SJM urged the minister to scrap the ICMR, Pfizer collaboration on an urgent basis and investigate the circumstances that led to such “an unethical” tie-up.
NEW DELHI: The partnership between Indian Council for Medical Research (ICMR) and the New-York drug maker, Pfizer for the council’s Anti-Microbial Resistance (AMR) project reportedly triggered controversies citing apparent conflict of interest.
According to recent media reports, the Swadeshi Jagran Manch(SJM), the economic wing of the Rashtriya Swayamsevak Sangh(RSS) has written to the health minister expressing concern over the COI in context of ICMR’s AMR project. SJM has urged the minister to scrap the collaboration on an urgent basis and investigate the circumstances that led to such “an unethical” tie-up.
Medical Dialogues had earlier reported that the joint decision of New York-based drugmaker Pfizer and Indian Council for Medical Research (ICMR) to collaborate for the council’s Anti-Microbial Resistance (AMR) project seemed to have ignited criticism with allegations that there was no selection procedure by which ICMR decided to partner with Pfizer from among dozens of Indian and multinational pharma companies that manufacture antibiotics.
Keeping a close watch, critics of this collaboration pointed out that training and educating health personnel under the AMR project would grant Pfizer access to policymakers besides the doctor.
The SJM pitched regarding the use of the ICMR-AMR division as an “extension of the marketing” activities done by Pfizer for the promotion of its products.
“As part of the ICMR-Pfizer collaboration, it is proposed to expand the surveillance and stewardship efforts to the nursing homes /district hospitals,” quotes the letter. Through this project, Pfizer will “utilise the ICMR’s AMR division to influence experts, individual doctors, institutions, medical societies and the Drugs Controller General of the country,” the letter added.
SJM has also demanded that all members of the ICMR-AMR committee and others involved in the surveillance and educational activities of the network, whenever there is a direct or indirect industry involvement, must reveal the conflict of interest in the WHO COI disclosure format.

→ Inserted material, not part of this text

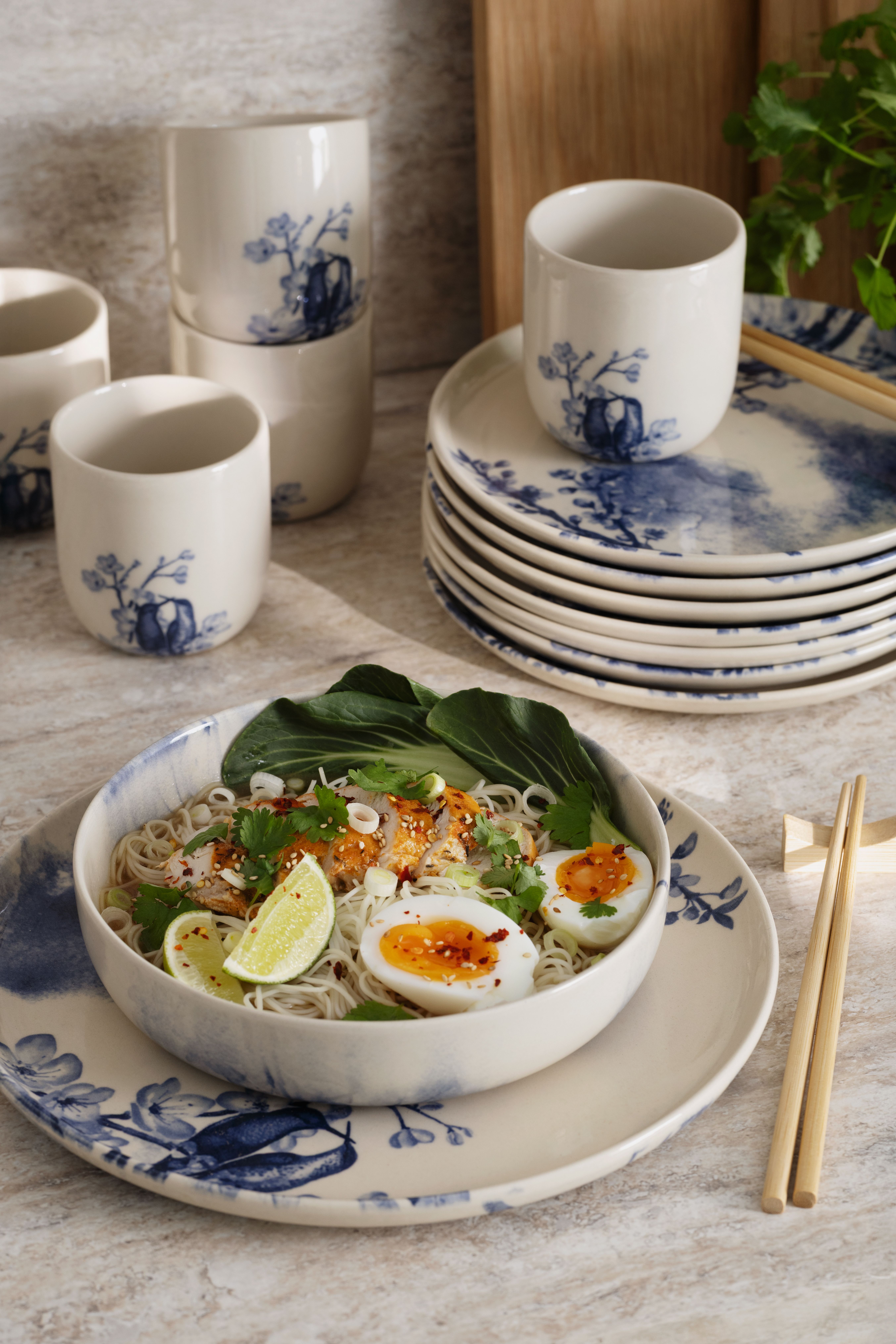 En skål ramen med kyckling, ägg och lime på en blåvitmönstrad keramisk tallrik, med högar av matchande porslin i bakgrunden.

The letter forwarded by SJM, while acknowledging that industry is a vital stakeholder in the global efforts to tackle AMR, stated that industry support for AMR activities should be in the form of “unrestricted educational grant, with multiple companies providing grants to a common pool” as recommended by the WHO in its document on public-private partnerships.
Prior to this, Dr Abdul Ghafur, the technical advisory member for the National Antibiotic Policy, in a letter sent to the current DG of ICMR, Dr Balram Bhargava, had requested ICMR to halt the partnership with the pharma gaint and explore Public Private Partnership with funding to a common pool as recommended by WHO.
Presently, the SJM raises concern and states that no particular company can be selected as a partner to a specific AMR related educational or surveillance activity. This would help abolish or decrease COI.
“To eliminate or at least reduce COI (Conflicts of Interests), no single company can be selected as a partner to a specific AMR related educational or surveillance activity,” added the letter.
“Firstly, the network will be utilized by Pfizer to generate data that can preferentially help the company and to conduct post-marketing surveillance of its own products. Secondly, the company will influence the committee members to develop training programs and academic modules that favour the company products. Thirdly, The Pfizer project is planning to collaborate with various medical societies and even liaise with the Drugs Controller General of India. Pfizer will utilize ICMR AMR division to influence experts, individual doctors, institutions, medical societies and the drugs controller general of the country. Also, Pfizer could be utilizing ICMR, a reputed government body, for such funding activities, to influence a section of the medical community the company has direct marketing interest in,” stated the SJM letter cited by TOI.
SJM accentuated that there was no fund crunch for the AMR project thereby interrogating why the funds and collaboration with Pfizer were required and pointed out that no selection process had been followed to choose Pfizer for collaboration.
“Lack of transparency in the activities of the AMR division of ICMR is the reason behind the inefficient utilization of public funds. The unethical collaboration with Pfizer is also a result of this lack of transparency,” Ashwani Mahajan of SJM told the daily
However, a Pfizer spokesperson told The Week that the collaboration to combat anti-microbial resistance with ICMR was part of the company’s “Corporate Social Responsibility (CSR) initiative”. “The project is being run entirely by ICMR and governed by an advisory committee of experts drawn up by ICMR. All activities pertaining to stewardship and strengthening surveillance will be designed and implemented independently by ICMR. Pfizer will not have privileged access to any data generated through any of ICMR’s surveillance initiatives,” the spokesperson added.
Medical Dialogues had reported how the ICMR had entered into an MoU with Pfizer in 2017. Pfizer from its CSR fund had provided an initial grant of Rs 6.97 crore for the set up an AMR centre in Delhi and to enhance the surveillance project for antimicrobial resistance.